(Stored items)
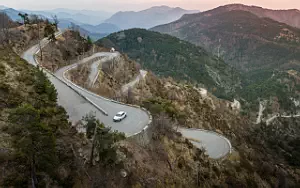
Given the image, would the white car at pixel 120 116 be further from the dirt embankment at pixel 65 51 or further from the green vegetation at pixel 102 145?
the dirt embankment at pixel 65 51

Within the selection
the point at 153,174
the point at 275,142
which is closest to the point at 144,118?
the point at 153,174

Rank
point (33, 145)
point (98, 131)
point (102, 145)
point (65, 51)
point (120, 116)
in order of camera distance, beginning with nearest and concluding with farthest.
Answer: point (33, 145) < point (102, 145) < point (98, 131) < point (120, 116) < point (65, 51)

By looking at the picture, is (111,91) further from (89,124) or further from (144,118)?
(89,124)

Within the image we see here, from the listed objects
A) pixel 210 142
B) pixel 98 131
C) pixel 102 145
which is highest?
pixel 98 131

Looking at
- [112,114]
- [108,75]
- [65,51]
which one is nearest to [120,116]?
[112,114]

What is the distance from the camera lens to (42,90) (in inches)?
893

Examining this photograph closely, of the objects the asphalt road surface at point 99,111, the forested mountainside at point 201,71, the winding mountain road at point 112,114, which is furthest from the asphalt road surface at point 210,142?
the forested mountainside at point 201,71

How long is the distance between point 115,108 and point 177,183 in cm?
1020

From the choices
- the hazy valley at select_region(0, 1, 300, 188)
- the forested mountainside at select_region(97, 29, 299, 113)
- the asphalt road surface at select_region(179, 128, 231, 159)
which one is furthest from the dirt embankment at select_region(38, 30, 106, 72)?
the forested mountainside at select_region(97, 29, 299, 113)

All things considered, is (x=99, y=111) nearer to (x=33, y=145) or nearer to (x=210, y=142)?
(x=33, y=145)

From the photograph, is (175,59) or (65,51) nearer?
(65,51)

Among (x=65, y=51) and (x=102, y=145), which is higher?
(x=102, y=145)

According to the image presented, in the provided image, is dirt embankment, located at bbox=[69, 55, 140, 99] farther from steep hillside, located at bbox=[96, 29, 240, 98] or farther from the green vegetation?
steep hillside, located at bbox=[96, 29, 240, 98]

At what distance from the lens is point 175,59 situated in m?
160
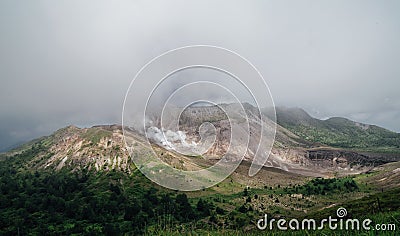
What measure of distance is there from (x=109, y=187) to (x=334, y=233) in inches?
6552

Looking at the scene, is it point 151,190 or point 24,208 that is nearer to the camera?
point 24,208

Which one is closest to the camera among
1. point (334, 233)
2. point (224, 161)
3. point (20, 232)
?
point (334, 233)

**REQUIRED WORK**
Turn the items above into a JSON list of strings with one string for each line, skipping blank lines. Leave out the picture markers.

**RESULT OF THE TASK**
[
  "Given the image, would the white car at pixel 120 116 be further from the dirt embankment at pixel 65 51 or further from the green vegetation at pixel 102 145?",
  "the dirt embankment at pixel 65 51",
  "Within the selection",
  "the point at 153,174",
  "the point at 275,142",
  "which is closest to the point at 144,118?",
  "the point at 153,174",
  "Rank",
  "point (33, 145)",
  "point (98, 131)",
  "point (102, 145)",
  "point (65, 51)",
  "point (120, 116)",
  "in order of camera distance, beginning with nearest and concluding with farthest.",
  "Answer: point (33, 145) < point (102, 145) < point (98, 131) < point (120, 116) < point (65, 51)",
  "By looking at the picture, is (111,91) further from (89,124) or further from (144,118)?",
  "(89,124)",
  "Within the image we see here, from the listed objects",
  "A) pixel 210 142",
  "B) pixel 98 131",
  "C) pixel 102 145",
  "which is highest?",
  "pixel 98 131",
  "Looking at",
  "- [112,114]",
  "- [108,75]",
  "- [65,51]",
  "which one is nearest to [120,116]?",
  "[112,114]",
  "What is the distance from the camera lens to (42,90) (in inches)?",
  "893",
  "Examining this photograph closely, of the objects the asphalt road surface at point 99,111, the forested mountainside at point 201,71, the winding mountain road at point 112,114, which is furthest from the asphalt road surface at point 210,142?",
  "the forested mountainside at point 201,71",
  "How long is the distance between point 115,108 and point 177,183 in cm?",
  "1020",
  "From the choices",
  "- the hazy valley at select_region(0, 1, 300, 188)",
  "- the forested mountainside at select_region(97, 29, 299, 113)",
  "- the asphalt road surface at select_region(179, 128, 231, 159)",
  "which one is furthest from the dirt embankment at select_region(38, 30, 106, 72)?",
  "the forested mountainside at select_region(97, 29, 299, 113)",
  "All things considered, is (x=99, y=111) nearer to (x=33, y=145) or nearer to (x=210, y=142)?",
  "(x=33, y=145)",
  "From the photograph, is (175,59) or (65,51) nearer?",
  "(65,51)",
  "Among (x=65, y=51) and (x=102, y=145), which is higher?",
  "(x=102, y=145)",
  "According to the image presented, in the provided image, is dirt embankment, located at bbox=[69, 55, 140, 99] farther from steep hillside, located at bbox=[96, 29, 240, 98] or farther from the green vegetation?",
  "steep hillside, located at bbox=[96, 29, 240, 98]",
  "At what distance from the lens is point 175,59 situated in m?",
  "160",
  "What measure of distance is there from (x=109, y=187) to (x=334, y=233) in inches?",
  "6552",
  "Looking at the scene, is it point 151,190 or point 24,208 that is nearer to the camera?",
  "point 24,208",
  "Which one is closest to the camera among",
  "1. point (334, 233)",
  "2. point (224, 161)",
  "3. point (20, 232)",
  "?",
  "point (334, 233)"
]